Where the meat is hung up on the little black blade scraper, it just pulls out for cleaning.....

The cantilever design of the sliding table and having the motor up in the air, makes slicing

and meat stacking, on the handy plate that comes with it, a dream to drive.....   













Slicer 2.jpg



__ daveomak
__ Dec 31, 2012






The sliding plate leaves about 9 1/2" clearance to the blade.... Enough room to slice bacon

and other thick pieces easily.... No more cutting things in half to get on the sliding table.....

It has a great paint job.... No nooks and crannies for stuff to get hung up in.... The smooth

edge blade slices very thin.....  Haven't tried the scalloped blade yet....   don't know which

blade works best on what, except the reviews stated, "smooth blade for thinly sliced meats"...













Slicer 1.jpg



__ daveomak
__ Dec 31, 2012






Found a big round tip roast for $2.49... Smoked to 135, wrapped in foil and left on the porch

cooling rack over night.... It was 22 deg...  The roast was previously cut in half like a dinner roll

to get it sandwich size before smoking... What you see is half the roast....  Smokes up easier

when cut in half..... and faster..... 













Roast out of the Smoker 1.jpg



__ daveomak
__ Dec 31, 2012






Here is the sliced up roast..... Very thin.... perfect for sammies...  This slicer is a keeper.....













Roast Sliced 1.jpg



__ daveomak
__ Dec 31, 2012






Here is some Sockeye I made into Nova Lox last week using bbally's recipe.... great recipe!!!

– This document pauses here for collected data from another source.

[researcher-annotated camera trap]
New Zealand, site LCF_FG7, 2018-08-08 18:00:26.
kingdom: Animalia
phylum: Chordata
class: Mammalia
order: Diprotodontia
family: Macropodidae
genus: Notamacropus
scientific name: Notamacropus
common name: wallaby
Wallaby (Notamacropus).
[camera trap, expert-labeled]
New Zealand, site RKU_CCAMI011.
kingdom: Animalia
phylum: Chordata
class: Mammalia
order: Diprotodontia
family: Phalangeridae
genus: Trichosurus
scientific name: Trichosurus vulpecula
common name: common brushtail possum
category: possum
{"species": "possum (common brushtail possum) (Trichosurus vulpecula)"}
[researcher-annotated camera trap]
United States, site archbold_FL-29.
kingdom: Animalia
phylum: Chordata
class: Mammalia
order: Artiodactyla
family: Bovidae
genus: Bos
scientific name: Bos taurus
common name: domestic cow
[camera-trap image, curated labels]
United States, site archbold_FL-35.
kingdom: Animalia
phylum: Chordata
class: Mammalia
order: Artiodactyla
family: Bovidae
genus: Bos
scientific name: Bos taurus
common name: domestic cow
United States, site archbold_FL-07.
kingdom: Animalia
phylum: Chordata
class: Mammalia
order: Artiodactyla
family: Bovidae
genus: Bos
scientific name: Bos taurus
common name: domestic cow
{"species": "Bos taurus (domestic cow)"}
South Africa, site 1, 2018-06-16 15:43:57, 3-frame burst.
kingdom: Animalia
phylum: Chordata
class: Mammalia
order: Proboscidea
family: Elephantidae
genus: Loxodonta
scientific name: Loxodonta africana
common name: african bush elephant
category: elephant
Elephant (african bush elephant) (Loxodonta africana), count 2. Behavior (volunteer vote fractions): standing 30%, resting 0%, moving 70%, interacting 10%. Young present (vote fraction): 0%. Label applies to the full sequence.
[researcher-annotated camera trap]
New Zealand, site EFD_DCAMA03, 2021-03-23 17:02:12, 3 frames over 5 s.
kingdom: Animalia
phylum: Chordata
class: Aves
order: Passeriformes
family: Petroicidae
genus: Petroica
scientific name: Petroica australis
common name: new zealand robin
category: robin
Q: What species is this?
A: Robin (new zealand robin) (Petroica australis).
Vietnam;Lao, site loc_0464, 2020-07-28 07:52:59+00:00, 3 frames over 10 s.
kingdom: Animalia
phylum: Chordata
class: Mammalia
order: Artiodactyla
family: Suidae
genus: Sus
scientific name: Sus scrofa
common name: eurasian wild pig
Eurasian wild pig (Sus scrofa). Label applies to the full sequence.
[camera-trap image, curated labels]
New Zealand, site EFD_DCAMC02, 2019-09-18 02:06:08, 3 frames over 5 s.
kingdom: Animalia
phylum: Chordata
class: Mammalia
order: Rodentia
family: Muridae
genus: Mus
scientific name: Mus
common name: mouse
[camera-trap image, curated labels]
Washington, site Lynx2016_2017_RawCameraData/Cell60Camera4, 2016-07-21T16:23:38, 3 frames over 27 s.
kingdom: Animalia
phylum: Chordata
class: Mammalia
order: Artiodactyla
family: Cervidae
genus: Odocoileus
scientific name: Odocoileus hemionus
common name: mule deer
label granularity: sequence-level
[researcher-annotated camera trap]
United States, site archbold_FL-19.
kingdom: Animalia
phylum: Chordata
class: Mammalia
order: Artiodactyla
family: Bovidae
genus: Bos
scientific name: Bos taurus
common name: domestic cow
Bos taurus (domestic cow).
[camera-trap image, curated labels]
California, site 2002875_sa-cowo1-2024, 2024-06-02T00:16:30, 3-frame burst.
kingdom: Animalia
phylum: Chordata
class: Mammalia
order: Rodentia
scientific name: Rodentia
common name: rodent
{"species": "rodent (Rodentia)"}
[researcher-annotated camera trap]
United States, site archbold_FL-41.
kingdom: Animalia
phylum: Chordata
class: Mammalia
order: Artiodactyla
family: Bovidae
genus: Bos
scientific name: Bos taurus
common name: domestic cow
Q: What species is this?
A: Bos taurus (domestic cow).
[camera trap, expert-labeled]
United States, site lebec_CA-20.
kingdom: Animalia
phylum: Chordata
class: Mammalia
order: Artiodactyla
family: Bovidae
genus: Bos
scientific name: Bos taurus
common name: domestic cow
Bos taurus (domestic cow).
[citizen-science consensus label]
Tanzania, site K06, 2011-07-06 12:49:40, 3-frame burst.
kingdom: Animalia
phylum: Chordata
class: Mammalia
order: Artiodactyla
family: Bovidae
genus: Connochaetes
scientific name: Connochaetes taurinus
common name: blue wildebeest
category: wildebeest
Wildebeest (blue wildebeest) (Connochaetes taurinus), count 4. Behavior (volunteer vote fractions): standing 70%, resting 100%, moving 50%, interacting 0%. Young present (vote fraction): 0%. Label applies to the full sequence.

*http://www.smokingmeatforums.com/forum/thread/87043/making-lox-a-picture-guide*

sliced it up on the slicer also.....

For those that don't know Sockeye, that meat is not dyed like farm raised salmon.... That is

the natural color of the meat in the fish.... And it is good.... Real good... Don't get no better

than that..... Amen....   













Lox Sliced Thin 1.jpg



__ daveomak
__ Dec 31, 2012






Well, Dave is one happy camper having the new slicer..... Improves the food, believe it or not....

If you are looking at slicers, I don't know what you are looking for.... this thing fills all my needs

and them some, in the slicer department that is.......    

Dave


----------



## stovebolt (Dec 31, 2012)

Good score, Dave. You must be doing something right. Fine looking machine.

Chuck


----------



## fpnmf (Dec 31, 2012)

Congrats!!

  Looking good!!!

      Craig


----------



## diggingdogfarm (Dec 31, 2012)

Looks great, Dave!


~Martin


----------



## sound1 (Dec 31, 2012)

Good Catch, that Lox looks awesome. I have the 667 and recently purchased the scalloped blade. Works awesome on breads and the like.


----------



## go4abliss (Dec 31, 2012)

wow, the sockeye looks great! Waiting for springer season........


----------



## daveomak (Dec 31, 2012)

stovebolt said:


> Good score, Dave. You must be doing something right. Fine looking machine.
> 
> Chuck


I think Bride was tired of everything being sliced thick on the old Rival machine.... Couldn't have been something I did.....
	

	
	
		
		



		
			







fpnmf said:


> Congrats!!
> 
> Looking good!!!
> 
> Craig


thanks Craig...


DiggingDogFarm said:


> Looks great, Dave!
> 
> 
> ~Martin


thanks Martin... 


Sound1 said:


> Good Catch, that Lox looks awesome. I have the 667 and recently purchased the scalloped blade. Works awesome on breads and the like.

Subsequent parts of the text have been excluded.